• Exercise objective
Extract every line of the records that contains the word "viewer". Matching is case-sensitive.

*****

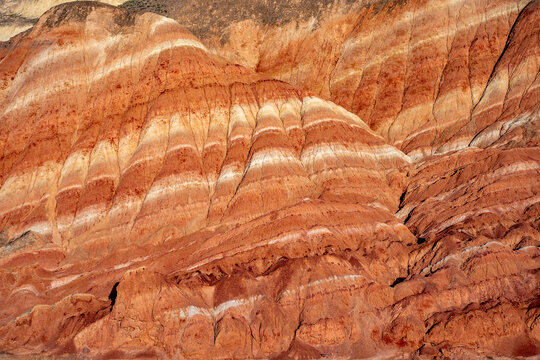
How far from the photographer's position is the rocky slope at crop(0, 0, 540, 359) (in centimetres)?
4000

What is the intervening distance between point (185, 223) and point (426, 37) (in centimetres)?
3497

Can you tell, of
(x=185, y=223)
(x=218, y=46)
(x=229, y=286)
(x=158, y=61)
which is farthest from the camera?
(x=218, y=46)

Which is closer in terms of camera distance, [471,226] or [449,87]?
[471,226]

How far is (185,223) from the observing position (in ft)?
181

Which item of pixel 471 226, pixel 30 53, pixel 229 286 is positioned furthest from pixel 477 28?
pixel 30 53

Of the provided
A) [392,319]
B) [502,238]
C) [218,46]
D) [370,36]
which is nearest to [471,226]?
[502,238]

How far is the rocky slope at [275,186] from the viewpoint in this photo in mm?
40000

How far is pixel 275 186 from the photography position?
55125mm

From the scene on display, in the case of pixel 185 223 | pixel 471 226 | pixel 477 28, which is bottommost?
pixel 185 223

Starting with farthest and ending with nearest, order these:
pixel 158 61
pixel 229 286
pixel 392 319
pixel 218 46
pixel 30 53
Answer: pixel 218 46, pixel 30 53, pixel 158 61, pixel 229 286, pixel 392 319

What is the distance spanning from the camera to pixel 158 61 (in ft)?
229

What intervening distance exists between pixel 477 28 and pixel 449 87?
864 centimetres

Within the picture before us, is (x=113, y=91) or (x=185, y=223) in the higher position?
(x=113, y=91)

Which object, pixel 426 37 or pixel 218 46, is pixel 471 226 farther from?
pixel 218 46
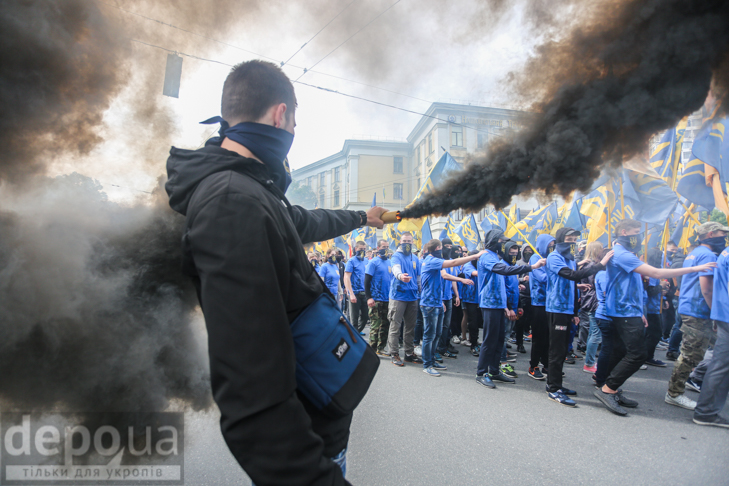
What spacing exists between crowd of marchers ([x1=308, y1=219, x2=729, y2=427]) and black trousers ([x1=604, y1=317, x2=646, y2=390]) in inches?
0.5

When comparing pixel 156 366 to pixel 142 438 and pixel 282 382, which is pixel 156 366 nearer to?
pixel 142 438

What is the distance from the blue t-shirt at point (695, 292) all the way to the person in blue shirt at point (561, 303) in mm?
1245

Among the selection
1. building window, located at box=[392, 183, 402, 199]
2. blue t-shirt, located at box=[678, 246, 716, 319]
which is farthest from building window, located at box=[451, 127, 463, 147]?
building window, located at box=[392, 183, 402, 199]

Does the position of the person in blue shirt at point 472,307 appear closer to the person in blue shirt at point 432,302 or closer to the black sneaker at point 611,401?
the person in blue shirt at point 432,302

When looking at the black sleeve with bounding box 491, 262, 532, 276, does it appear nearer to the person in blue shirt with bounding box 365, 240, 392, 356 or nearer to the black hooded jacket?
the person in blue shirt with bounding box 365, 240, 392, 356

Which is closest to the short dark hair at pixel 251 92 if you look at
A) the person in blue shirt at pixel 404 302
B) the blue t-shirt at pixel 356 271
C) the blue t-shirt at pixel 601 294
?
the blue t-shirt at pixel 601 294

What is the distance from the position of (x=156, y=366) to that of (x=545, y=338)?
20.1 ft

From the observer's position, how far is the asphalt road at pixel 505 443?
3.12m

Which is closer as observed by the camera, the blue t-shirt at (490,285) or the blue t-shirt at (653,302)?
the blue t-shirt at (490,285)

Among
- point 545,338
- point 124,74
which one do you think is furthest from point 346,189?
point 124,74

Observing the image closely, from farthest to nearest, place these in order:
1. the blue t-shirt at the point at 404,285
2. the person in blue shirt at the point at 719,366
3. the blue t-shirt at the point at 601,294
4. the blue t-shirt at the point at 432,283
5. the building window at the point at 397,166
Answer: the building window at the point at 397,166
the blue t-shirt at the point at 404,285
the blue t-shirt at the point at 432,283
the blue t-shirt at the point at 601,294
the person in blue shirt at the point at 719,366

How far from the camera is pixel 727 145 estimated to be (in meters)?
4.23

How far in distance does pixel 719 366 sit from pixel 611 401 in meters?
1.23

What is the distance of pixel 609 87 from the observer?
1.88 metres
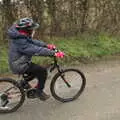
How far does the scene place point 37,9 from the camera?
1086 cm

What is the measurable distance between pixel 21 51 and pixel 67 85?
1236 mm

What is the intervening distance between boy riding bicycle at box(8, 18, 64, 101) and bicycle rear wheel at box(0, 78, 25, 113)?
0.18 m

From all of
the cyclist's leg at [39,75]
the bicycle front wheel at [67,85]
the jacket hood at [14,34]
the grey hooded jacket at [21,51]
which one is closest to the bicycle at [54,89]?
the bicycle front wheel at [67,85]

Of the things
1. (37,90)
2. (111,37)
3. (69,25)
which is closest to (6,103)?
(37,90)

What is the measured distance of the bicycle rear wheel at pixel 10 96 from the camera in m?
7.02

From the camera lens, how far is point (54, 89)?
751 centimetres

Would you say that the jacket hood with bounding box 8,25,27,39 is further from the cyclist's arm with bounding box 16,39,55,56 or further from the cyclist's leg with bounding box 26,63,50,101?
the cyclist's leg with bounding box 26,63,50,101

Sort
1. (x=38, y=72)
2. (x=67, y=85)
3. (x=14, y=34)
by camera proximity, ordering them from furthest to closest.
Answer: (x=67, y=85)
(x=38, y=72)
(x=14, y=34)

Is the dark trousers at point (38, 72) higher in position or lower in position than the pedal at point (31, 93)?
higher

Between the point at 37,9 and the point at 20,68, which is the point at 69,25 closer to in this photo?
the point at 37,9

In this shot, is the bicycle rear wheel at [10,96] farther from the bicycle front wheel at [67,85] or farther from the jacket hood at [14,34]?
the jacket hood at [14,34]

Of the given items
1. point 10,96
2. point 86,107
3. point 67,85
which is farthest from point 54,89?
point 10,96

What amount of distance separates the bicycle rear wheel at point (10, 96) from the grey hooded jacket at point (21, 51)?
28 centimetres

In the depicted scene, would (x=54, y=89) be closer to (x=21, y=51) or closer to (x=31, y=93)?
(x=31, y=93)
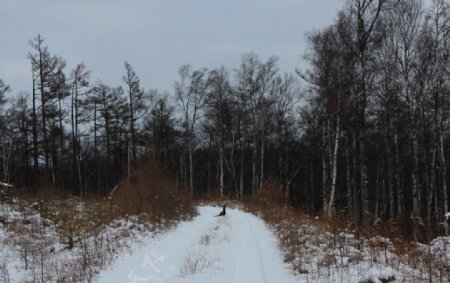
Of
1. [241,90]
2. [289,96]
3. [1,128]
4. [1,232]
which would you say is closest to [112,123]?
[1,128]

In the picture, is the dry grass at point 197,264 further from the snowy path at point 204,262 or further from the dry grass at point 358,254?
the dry grass at point 358,254

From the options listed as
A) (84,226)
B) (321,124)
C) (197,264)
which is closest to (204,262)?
(197,264)

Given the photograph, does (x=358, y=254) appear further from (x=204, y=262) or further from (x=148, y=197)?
(x=148, y=197)

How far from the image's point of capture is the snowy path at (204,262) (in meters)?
7.85

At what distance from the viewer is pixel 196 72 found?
40094 millimetres

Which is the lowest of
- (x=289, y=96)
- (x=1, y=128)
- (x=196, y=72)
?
(x=1, y=128)

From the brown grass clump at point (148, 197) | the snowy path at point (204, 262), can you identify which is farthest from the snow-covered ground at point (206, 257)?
the brown grass clump at point (148, 197)

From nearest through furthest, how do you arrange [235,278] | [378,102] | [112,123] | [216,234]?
[235,278]
[216,234]
[378,102]
[112,123]

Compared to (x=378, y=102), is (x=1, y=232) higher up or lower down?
lower down

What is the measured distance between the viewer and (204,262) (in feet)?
29.3

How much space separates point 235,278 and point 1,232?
673 centimetres

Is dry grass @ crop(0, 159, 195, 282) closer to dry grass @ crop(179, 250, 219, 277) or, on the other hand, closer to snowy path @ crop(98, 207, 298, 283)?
snowy path @ crop(98, 207, 298, 283)

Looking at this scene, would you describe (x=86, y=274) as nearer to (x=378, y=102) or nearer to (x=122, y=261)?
(x=122, y=261)

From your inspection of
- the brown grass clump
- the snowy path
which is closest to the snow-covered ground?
the snowy path
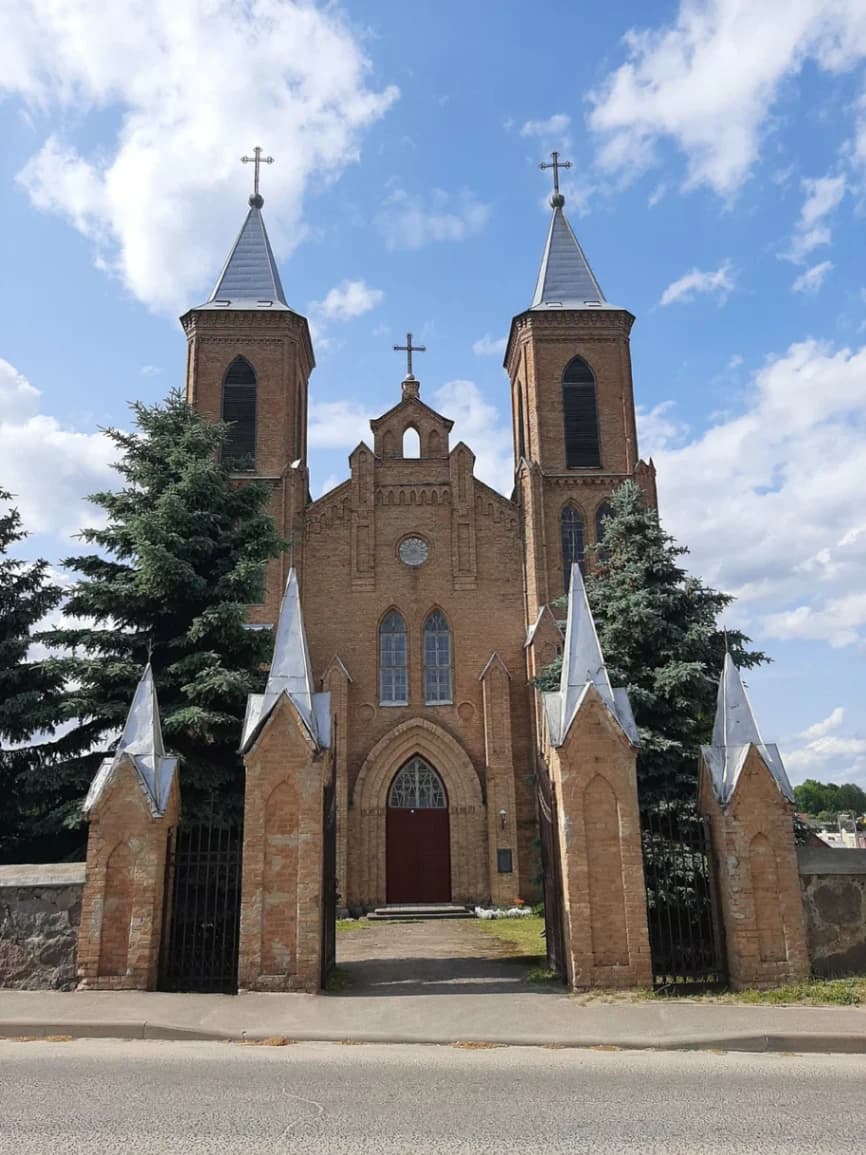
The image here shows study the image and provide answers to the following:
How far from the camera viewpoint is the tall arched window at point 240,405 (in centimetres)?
2802

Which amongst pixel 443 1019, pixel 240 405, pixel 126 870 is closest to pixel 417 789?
pixel 240 405

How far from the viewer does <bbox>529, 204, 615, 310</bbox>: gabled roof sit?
30.1 metres

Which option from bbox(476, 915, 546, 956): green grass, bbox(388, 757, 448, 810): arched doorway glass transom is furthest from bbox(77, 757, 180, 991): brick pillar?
bbox(388, 757, 448, 810): arched doorway glass transom

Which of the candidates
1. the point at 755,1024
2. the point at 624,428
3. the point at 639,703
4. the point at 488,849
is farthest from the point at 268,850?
the point at 624,428

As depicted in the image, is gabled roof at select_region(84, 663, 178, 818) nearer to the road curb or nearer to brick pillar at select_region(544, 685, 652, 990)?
the road curb

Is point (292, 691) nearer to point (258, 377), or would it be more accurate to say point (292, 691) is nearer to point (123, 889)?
point (123, 889)

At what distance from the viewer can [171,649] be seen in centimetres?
1436

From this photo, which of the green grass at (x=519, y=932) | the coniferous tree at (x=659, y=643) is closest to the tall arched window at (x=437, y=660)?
the green grass at (x=519, y=932)

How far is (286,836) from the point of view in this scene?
1068 cm

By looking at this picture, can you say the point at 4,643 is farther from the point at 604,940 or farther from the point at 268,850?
the point at 604,940

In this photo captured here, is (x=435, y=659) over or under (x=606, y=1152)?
over

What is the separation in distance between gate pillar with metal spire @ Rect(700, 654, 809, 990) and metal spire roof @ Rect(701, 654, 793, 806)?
0.01 meters

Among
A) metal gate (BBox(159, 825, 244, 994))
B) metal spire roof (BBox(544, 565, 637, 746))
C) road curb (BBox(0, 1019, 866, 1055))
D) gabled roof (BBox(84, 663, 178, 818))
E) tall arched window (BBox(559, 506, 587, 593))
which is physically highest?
tall arched window (BBox(559, 506, 587, 593))

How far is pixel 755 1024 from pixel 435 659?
17.7 m
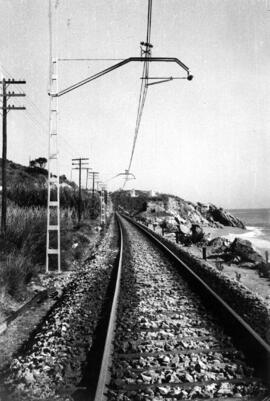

*****

• Right answer
At what distance from the viewer is pixel 196 72 found?
What is the measured distance between the viewer and (204,262) (in feet)?
How far from the viewer does <bbox>529, 204, 615, 310</bbox>: gabled roof sit?
At what distance from the viewer can [171,649] be seen in centimetres?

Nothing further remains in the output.